As for the vested pot concerning the same scenario, the member may:

  • Withdraw this portion, subject to the applicable withdrawal tax tables at the time.
  • Transfer to another vested pot within a preservation fund (pension or provident), with its vested rights carried along with it.
  • Transfer this portion to a retirement pot for consolidation of retirement interests, foregoing the right for a once-off withdrawal (allowed with preservation funds), again, with no tax consequences.
  • Transfer to a new employer’s fund, provided they have an existing vested pot.

In the case of retirement, a member:

  • May commute all monies in the savings pot, or transfer into the retirement pot for the purpose of purchasing a compulsory annuity.
  • May not commute monies in the retirement pot, as the entire content in the retirement pot will be obliged to purchase a compulsory annuity for post-retirement income.

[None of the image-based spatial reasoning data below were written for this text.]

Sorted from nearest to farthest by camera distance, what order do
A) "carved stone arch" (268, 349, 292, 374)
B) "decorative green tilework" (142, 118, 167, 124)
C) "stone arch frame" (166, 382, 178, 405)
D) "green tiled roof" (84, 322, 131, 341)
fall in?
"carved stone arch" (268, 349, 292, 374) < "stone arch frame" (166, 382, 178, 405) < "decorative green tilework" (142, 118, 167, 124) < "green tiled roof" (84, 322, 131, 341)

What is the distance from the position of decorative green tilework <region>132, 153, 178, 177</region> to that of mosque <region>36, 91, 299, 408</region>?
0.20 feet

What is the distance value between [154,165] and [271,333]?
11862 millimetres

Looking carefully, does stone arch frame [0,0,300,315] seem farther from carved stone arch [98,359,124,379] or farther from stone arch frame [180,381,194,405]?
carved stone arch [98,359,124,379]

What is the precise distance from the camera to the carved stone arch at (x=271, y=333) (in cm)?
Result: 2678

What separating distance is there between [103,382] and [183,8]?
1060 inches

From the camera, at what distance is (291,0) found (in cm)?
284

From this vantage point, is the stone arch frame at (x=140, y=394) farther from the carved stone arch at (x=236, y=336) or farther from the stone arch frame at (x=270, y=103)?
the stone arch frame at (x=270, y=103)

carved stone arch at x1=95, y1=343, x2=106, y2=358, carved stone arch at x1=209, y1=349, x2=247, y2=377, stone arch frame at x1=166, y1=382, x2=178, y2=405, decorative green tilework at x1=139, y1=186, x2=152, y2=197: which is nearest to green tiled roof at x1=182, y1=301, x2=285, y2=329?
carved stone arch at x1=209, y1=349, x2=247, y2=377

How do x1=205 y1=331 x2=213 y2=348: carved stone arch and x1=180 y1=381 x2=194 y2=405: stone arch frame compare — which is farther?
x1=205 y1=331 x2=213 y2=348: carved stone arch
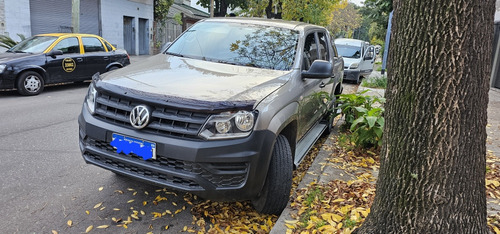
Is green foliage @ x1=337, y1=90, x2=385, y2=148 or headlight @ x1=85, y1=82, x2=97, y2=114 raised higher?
headlight @ x1=85, y1=82, x2=97, y2=114

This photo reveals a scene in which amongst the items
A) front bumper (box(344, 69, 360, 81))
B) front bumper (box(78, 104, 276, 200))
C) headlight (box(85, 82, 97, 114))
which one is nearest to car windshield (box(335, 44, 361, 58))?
front bumper (box(344, 69, 360, 81))

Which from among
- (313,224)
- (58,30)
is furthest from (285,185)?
(58,30)

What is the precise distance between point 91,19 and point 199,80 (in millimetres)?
17073

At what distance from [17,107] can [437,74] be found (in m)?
7.65

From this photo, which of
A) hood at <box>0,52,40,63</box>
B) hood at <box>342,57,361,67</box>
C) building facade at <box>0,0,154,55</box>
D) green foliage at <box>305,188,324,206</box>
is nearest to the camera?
green foliage at <box>305,188,324,206</box>

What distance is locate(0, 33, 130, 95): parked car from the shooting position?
26.7ft

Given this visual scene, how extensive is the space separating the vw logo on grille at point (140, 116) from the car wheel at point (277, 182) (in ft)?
3.39

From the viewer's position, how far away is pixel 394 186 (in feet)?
7.49

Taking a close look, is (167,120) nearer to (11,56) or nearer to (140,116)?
(140,116)

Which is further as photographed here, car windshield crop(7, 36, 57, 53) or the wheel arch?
car windshield crop(7, 36, 57, 53)

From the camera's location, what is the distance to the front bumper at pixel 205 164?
255 centimetres

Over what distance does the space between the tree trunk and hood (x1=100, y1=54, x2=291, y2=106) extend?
3.47 ft

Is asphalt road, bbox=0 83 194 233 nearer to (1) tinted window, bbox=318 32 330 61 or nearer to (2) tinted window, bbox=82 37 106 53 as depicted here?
(1) tinted window, bbox=318 32 330 61

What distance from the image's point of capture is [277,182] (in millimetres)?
2908
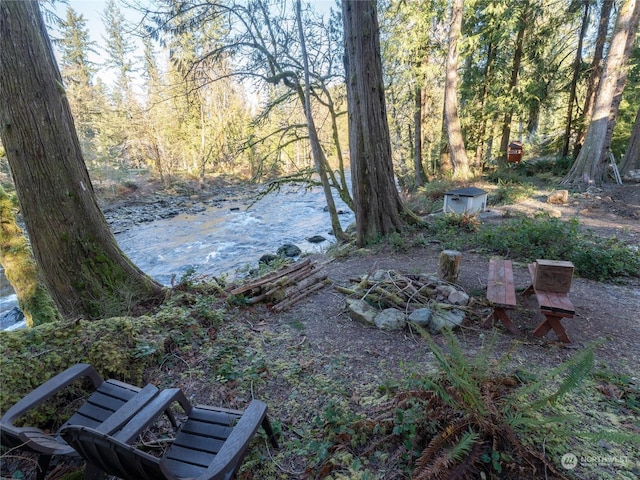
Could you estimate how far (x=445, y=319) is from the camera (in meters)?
3.33

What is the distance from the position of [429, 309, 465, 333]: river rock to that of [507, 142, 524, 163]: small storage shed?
527 inches

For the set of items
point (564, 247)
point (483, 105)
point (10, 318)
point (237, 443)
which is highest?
point (483, 105)

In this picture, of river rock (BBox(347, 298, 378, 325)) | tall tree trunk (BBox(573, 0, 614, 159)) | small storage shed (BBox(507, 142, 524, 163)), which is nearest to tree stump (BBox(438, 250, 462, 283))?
river rock (BBox(347, 298, 378, 325))

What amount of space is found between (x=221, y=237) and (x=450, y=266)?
1077 cm

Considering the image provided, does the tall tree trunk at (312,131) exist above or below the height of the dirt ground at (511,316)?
above

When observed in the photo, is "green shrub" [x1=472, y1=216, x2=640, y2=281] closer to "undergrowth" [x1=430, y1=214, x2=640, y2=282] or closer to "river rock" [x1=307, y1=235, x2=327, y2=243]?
"undergrowth" [x1=430, y1=214, x2=640, y2=282]

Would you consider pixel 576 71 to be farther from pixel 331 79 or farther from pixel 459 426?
pixel 459 426

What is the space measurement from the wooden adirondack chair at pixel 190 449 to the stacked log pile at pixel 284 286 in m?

As vested rights will be maintained, members will still be permitted to withdraw from this vested pot, subject to the retirement fund withdrawal tax tables – even post-implementation date, with the one-third, two-third rule applicable to pension funds at retirement, still applicable, as well as the de minimus rule that any capital below R247,500 can be withdrawn as a lump sum. With this proposed change in the industry, investment consultants will have to consider the most appropriate investment portfolios for each of these corresponding pots.

It is advisable that the concession to access these retirement savings should be a last resort to protect the financial well-being and maximise the savings of retirement fund capital to be utilised to purchase an annuity at retirement. All members are encouraged to consult a registered financial planner when considering whether to access funds from the “savings pot”.